Even so (as we just heard), the first few to become aware of it left the empty tomb more confused than elated: For they did not yet understand the Scripture that he had to rise from the dead. Nor would we, if that were all we had of the story. Just as the disciples, having seen for themselves that the tomb was empty, having seen the burial cloths and the cloth that had covered Jesus’ head not disturbed (as they might have been by a tomb raider or grave robber), but neatly in place (as if what had been confined in them had somehow suddenly disappeared), just as the disciples, having seen all that for themselves, still needed something more before they could begin to appreciate the wonderful new thing God was doing, so do we!
In a world which seems permanently stuck in that dark, pre-dawn position, where suffering and death always seem to have the last word, the disciples needed to experience the kind of change that could only come about by the Risen Christ’s living presence among them. And so do we, which is why we are here, where the Risen Lord brings us together as no one else can, bringing us together in his Church, where we become what we could never otherwise have been, doing what we could never otherwise have done, empowered and energized by the Risen One himself alive in his Church.
So, instead of the 1st day of the week condemning the world back to business as usual, this day after the Sabbath is starting something new – not just a new week, but a new world, in which suffering and death no longer have the final say. All of us are here today because God did not stop on the 7th day, because there is now another day on which God has, so to speak, recreated the world.
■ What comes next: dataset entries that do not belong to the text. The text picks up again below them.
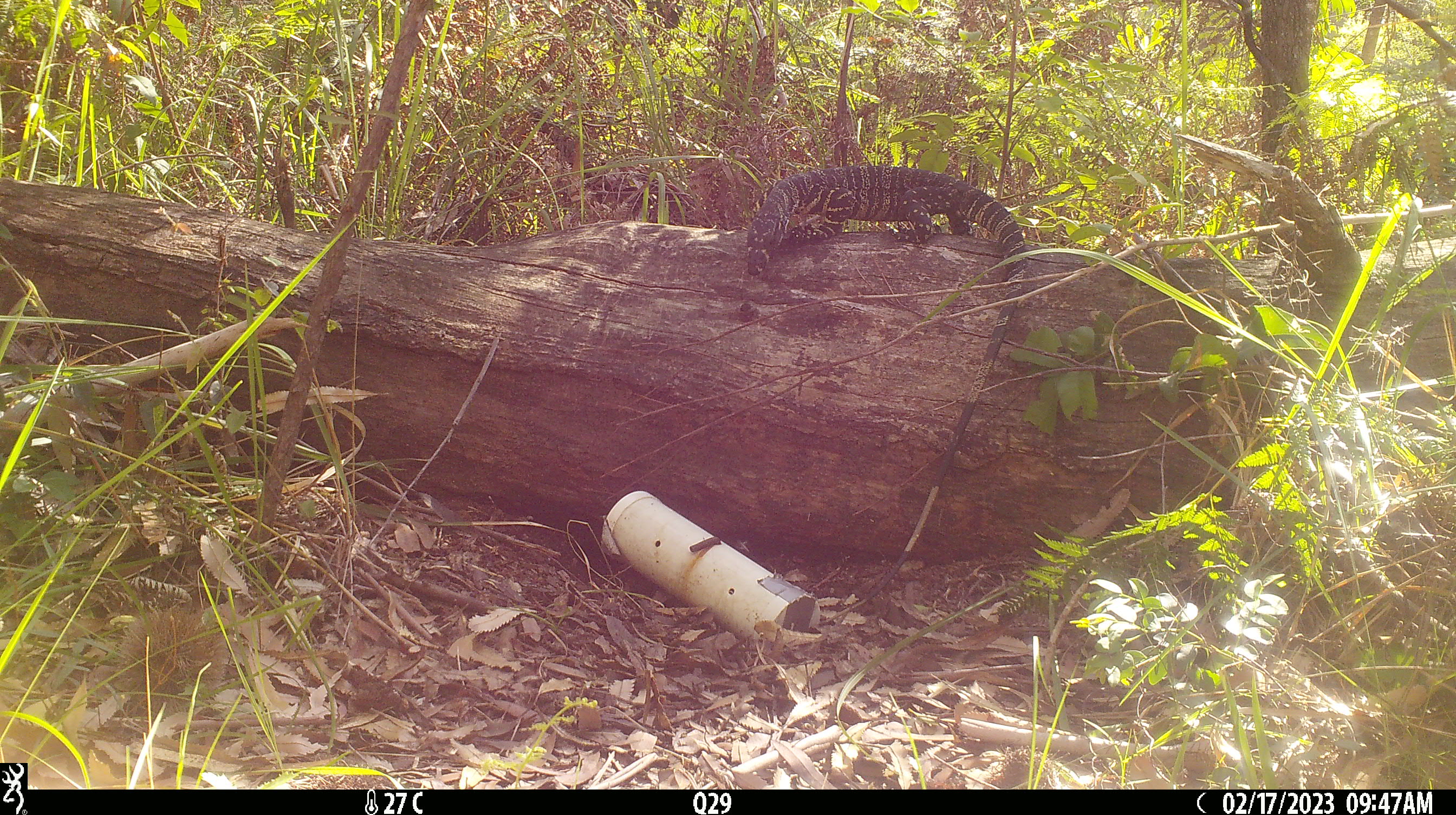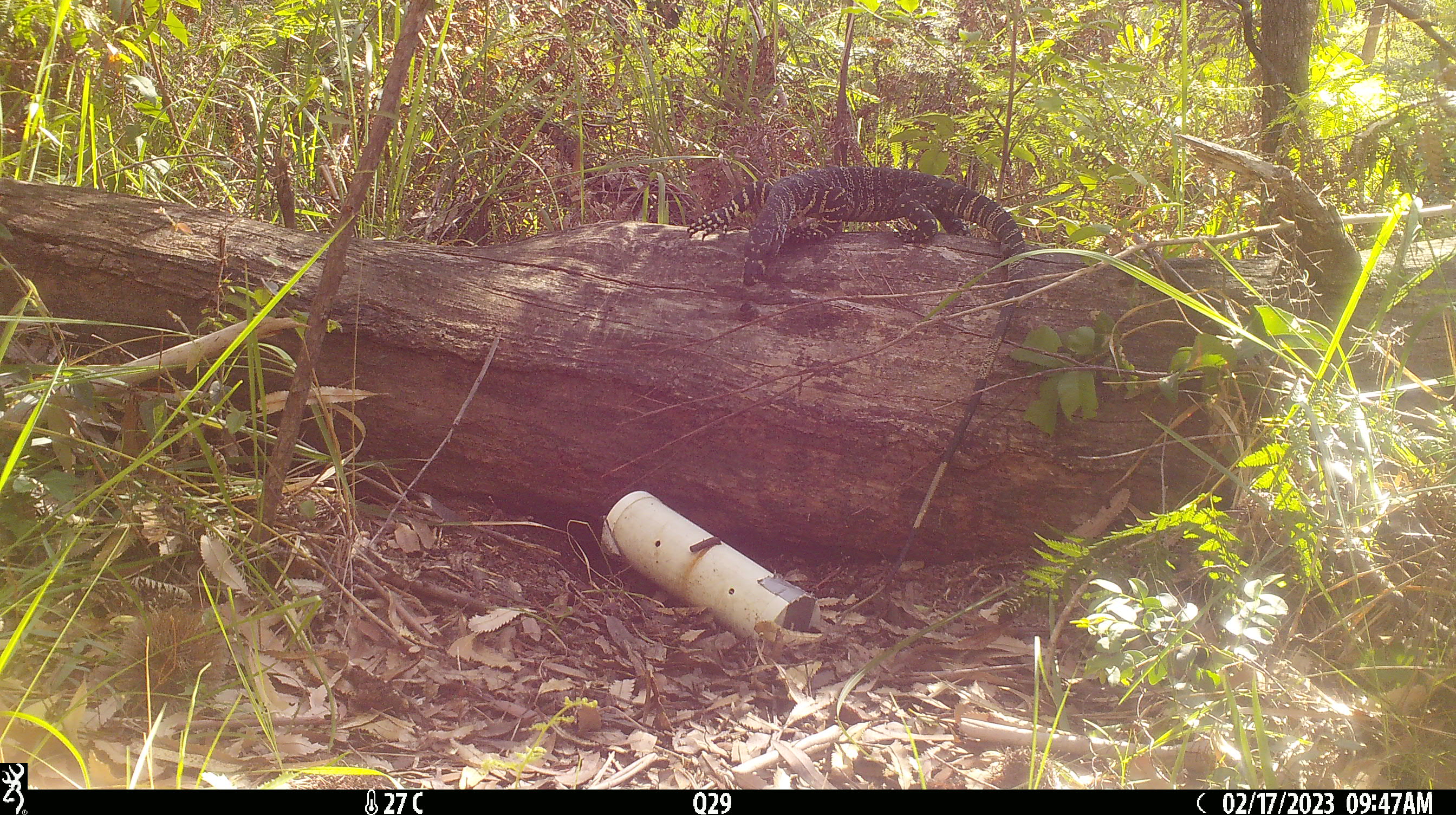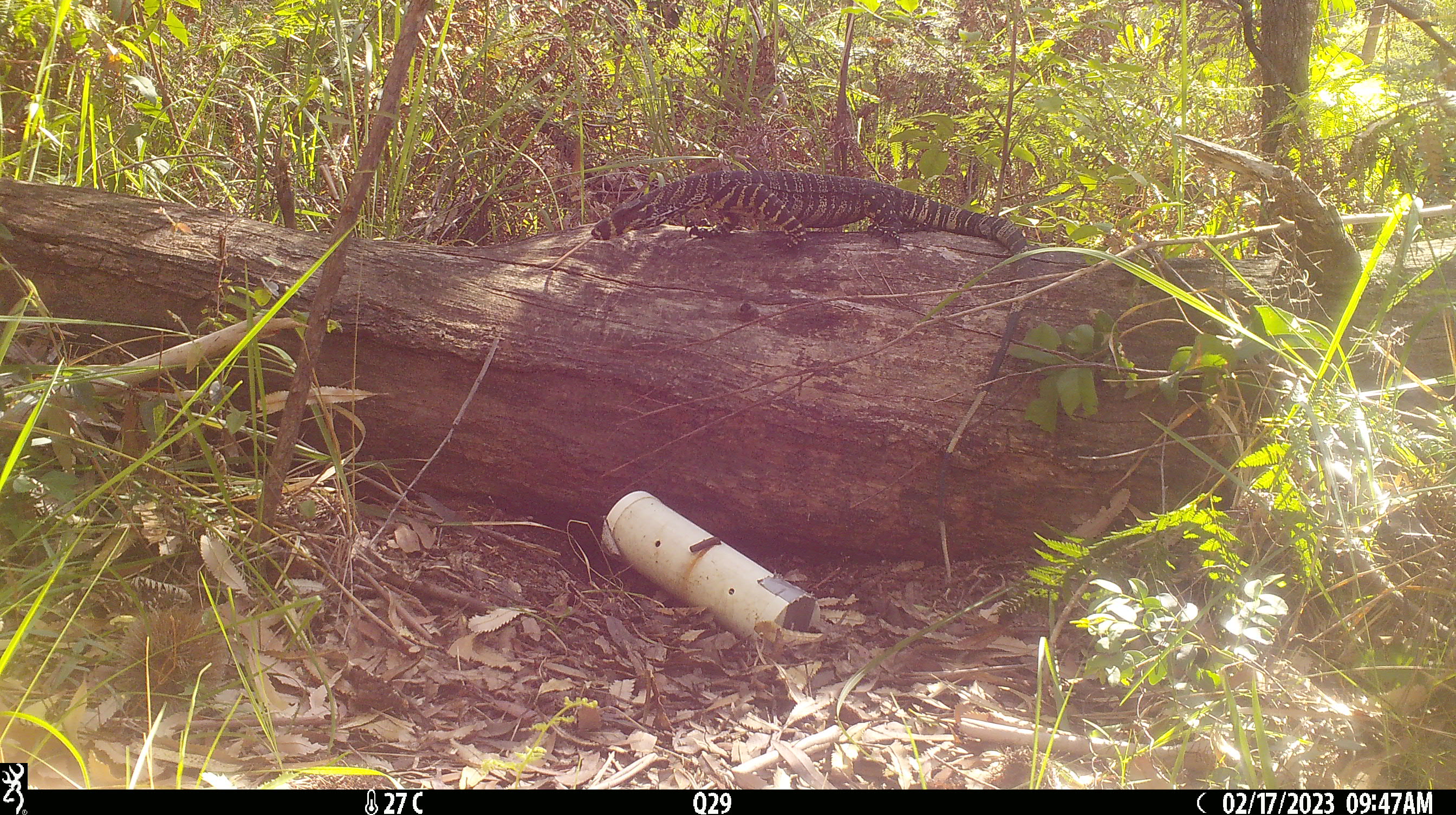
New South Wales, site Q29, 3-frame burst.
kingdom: Animalia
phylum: Chordata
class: Reptilia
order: Squamata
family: Varanidae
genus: Varanus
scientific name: Varanus varius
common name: lace monitor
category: goanna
Goanna (lace monitor) (Varanus varius).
That new day is today – and every day from now on – until (as Saint Paul said to the Colossians) we too will appear with him in glory.
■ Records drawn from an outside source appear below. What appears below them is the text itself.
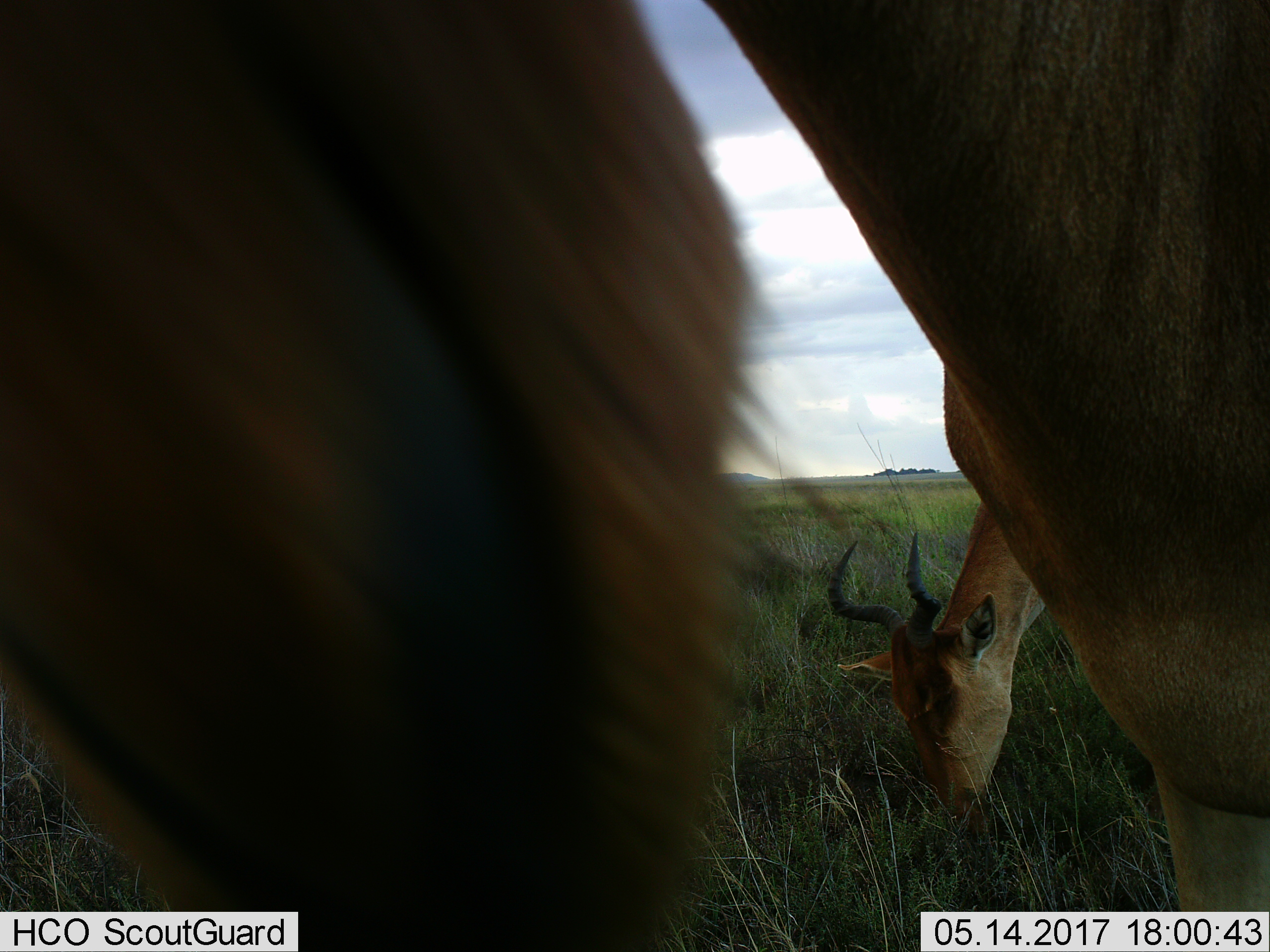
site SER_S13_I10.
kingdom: Animalia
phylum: Chordata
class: Mammalia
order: Artiodactyla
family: Bovidae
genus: Alcelaphus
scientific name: Alcelaphus buselaphus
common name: hartebeest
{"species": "hartebeest (Alcelaphus buselaphus)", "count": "2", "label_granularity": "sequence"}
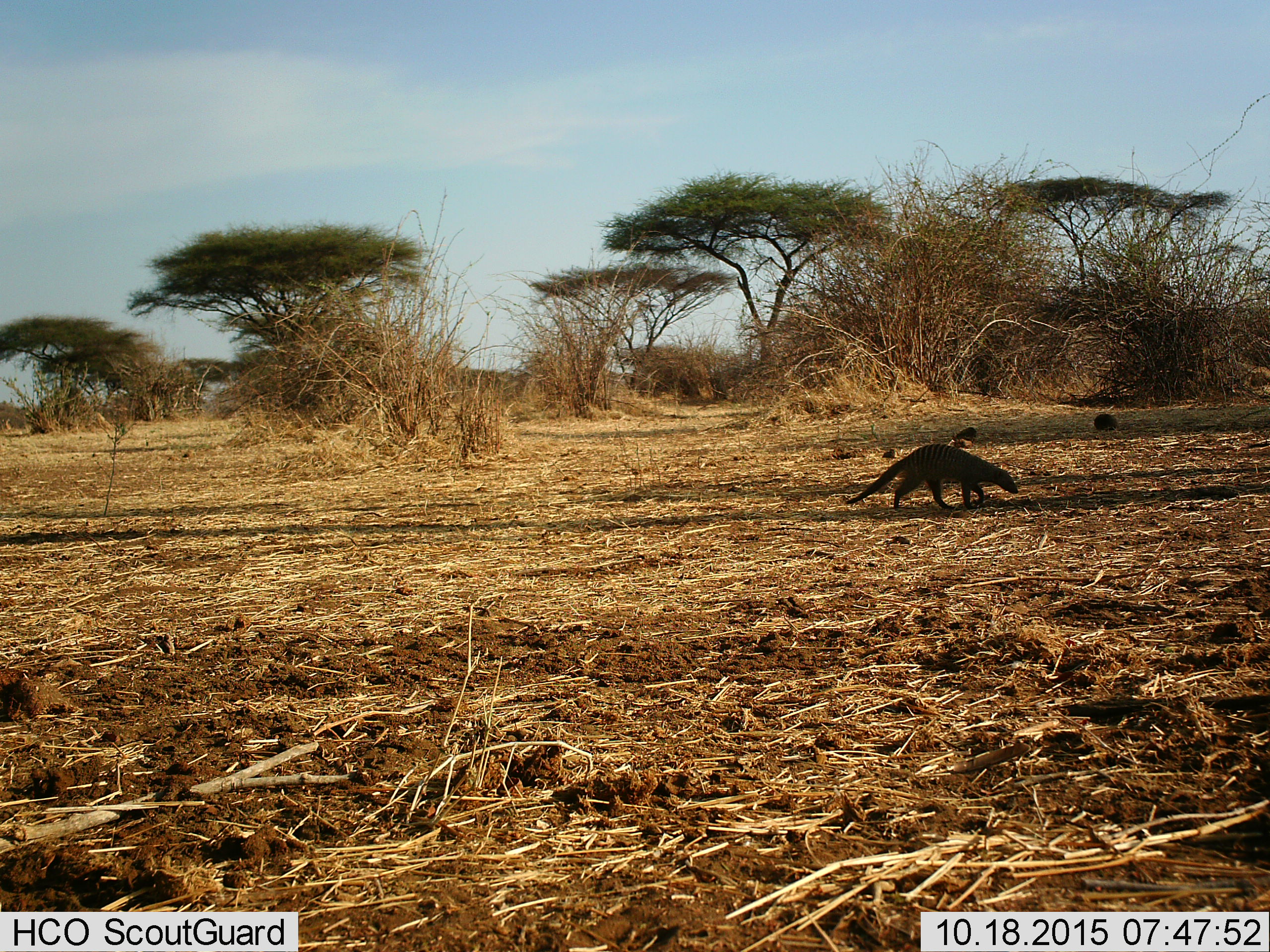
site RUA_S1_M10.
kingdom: Animalia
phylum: Chordata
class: Mammalia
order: Carnivora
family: Herpestidae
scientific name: Herpestidae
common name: mongoose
Mongoose (Herpestidae), count 1. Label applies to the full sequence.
Now in his Church, some of us run fast, like the disciple whom Jesus loved. Some, beset by doubts or daily difficulties, run much more slowly, like Peter. But what matters most, the Gospel story seems to suggest, is where we finally arrive. So, whether we are runners or walkers, let us accompany the disciples to that tomb that was supposed to stay forever perpetually dark and closed, but from which the stone has been removed – in order that we too may believe.
Easter invites us to put ourselves in the position of the disciples – unexpectedly (and excitedly) experiencing something wonderfully and completely new in a world where everything else seems so ordinary and so old. That is why we have to come back, Sunday after Sunday, to be filled in on what happens next. That is why every day for the next 7 weeks, the Church listens to the experience of the very 1st Christians, as recorded in the Acts of the Apostles. Hearing their story, the story of those who first experienced the presence and action of the Risen Lord in their own lives, we can begin to consider the difference the Risen Christ is making right here and now in us.
The story of the disciples and those first communities of Christians shows us how to begin to live in the present that new and different future to which the Risen Lord is leading us, in which (as we just heard Peter proclaim) everyone who believes in him will receive forgiveness of sins through his name.
So today – and every day – as we recall the death that Christ has freed us from, let us eagerly embrace the new life the he has freed us for.
Let’s keep those Easter bells always ringing in our hearts, in our lives, in our world!